### Instructions to follow
Give the records back in full, exactly as they read.

— start Records for processing —

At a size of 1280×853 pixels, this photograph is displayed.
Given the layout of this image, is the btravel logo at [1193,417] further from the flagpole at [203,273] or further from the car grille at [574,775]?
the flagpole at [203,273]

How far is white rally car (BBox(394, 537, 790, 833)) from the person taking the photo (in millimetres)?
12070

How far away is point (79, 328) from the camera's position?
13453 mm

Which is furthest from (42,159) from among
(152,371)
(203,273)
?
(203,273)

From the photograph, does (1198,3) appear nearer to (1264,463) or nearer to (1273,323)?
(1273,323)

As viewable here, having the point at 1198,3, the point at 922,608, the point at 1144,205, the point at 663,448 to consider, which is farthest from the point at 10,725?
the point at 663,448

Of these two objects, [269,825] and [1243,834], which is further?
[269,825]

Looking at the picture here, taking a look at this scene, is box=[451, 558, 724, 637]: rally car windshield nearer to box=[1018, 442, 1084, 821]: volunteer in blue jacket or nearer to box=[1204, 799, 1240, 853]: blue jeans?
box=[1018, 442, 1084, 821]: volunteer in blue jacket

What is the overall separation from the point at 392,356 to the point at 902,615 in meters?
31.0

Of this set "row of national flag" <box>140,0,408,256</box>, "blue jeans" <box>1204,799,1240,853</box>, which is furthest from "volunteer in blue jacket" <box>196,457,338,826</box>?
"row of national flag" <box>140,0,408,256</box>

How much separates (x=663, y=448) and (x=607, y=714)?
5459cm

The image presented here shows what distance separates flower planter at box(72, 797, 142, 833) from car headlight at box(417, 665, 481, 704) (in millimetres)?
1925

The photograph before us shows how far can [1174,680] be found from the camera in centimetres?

— end Records for processing —

### Problem solution
At a size of 1280×853 pixels, this photograph is displayed.
Given the layout of this image, is the btravel logo at [1193,417] further from the flagpole at [203,273] or further from the car grille at [574,775]?
the flagpole at [203,273]

How far is white rally car (BBox(394, 537, 790, 833)) from the person taking the photo (in millimetres)?
12070

How far away is point (79, 328) from the camera's position?
13453 mm

Which is furthest from (42,159) from among
(152,371)
(203,273)
?
(203,273)

From the photograph, does (1198,3) appear nearer to (1264,463) or nearer to (1273,323)?
(1273,323)

As viewable here, having the point at 1198,3, the point at 922,608, the point at 1144,205, the point at 663,448 to consider, which is farthest from the point at 10,725?
the point at 663,448

Of these two objects, [269,825] and [1243,834], which is further?
[269,825]

Looking at the picture here, taking a look at this scene, is box=[451, 558, 724, 637]: rally car windshield nearer to box=[1018, 442, 1084, 821]: volunteer in blue jacket or nearer to box=[1204, 799, 1240, 853]: blue jeans?
box=[1018, 442, 1084, 821]: volunteer in blue jacket

What is the overall separation from the point at 392,356 to the point at 902,615 in meters?
31.0

Of this set "row of national flag" <box>140,0,408,256</box>, "blue jeans" <box>1204,799,1240,853</box>, which is furthest from "volunteer in blue jacket" <box>196,457,338,826</box>?
"row of national flag" <box>140,0,408,256</box>

How much separates (x=663, y=448) and (x=607, y=714)?
5459cm

The image presented here shows what distance separates flower planter at box(72, 797, 142, 833) from car headlight at box(417, 665, 481, 704) (in millimetres)?
1925

The photograph before us shows how far can [1174,680] be found from the camera in centimetres?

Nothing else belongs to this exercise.